Having had some time to do some digging (hahaha), I have as close to an answer as I believe is possible.

Small update just because: one of the smaller sinkholes has dangerously grown, in a way that I wouldn't believe if I didn't see it. It has widened slightly to about 45-60 cm, but grew substantially deeper. With a tape measure I clocked it in at 3.3m. No joke. It's pretty much a death trap to small animals or children. I do not take my children back there anymore nor does anyone else seem to play there, fortunately.

Onto answering my question. This is Florida, the land of sinkholes, and it seems that the assumption made by all parties involved is that this is an actual sink hole, and not some obscure side effect of the drainage area.
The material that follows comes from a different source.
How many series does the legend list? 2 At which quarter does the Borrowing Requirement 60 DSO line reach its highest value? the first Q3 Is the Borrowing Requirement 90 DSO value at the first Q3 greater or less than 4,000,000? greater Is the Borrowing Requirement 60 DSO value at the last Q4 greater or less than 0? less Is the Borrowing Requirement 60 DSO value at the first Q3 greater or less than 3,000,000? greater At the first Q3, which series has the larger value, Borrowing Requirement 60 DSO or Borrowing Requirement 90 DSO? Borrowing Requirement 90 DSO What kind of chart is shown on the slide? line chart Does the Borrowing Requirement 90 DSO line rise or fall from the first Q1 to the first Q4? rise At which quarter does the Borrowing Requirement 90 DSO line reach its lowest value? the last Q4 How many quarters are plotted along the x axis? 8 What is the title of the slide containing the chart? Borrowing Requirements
After querying my HOA I learned that the area is owned/managed by the local county government. It doesn't sound like they bother doing geological studies (because sink holes are so common around here), but instead just fill sink holes in as they appear to avoid liability. They are actually aware of the larger hole and put it on an "official" sink hole map (which will probably have a minor effect on my insurance rates). They will also fill it in. However, they are being quite slow about actually fixing it (which is a surprise because of the potential liability issues).

From what I have read on various government sites, sink holes around here are assumed to be fairly independent, i.e. a sink hole within 50 feet of your home doesn't imply that your house is any more likely to experience damage from a sink hole than any other house in the general area. However, since the organization responsible for filling the hole is not going to be performing a geological survey, nor are they likely to bother consulting professionals, a best guess is the best I'm going to get.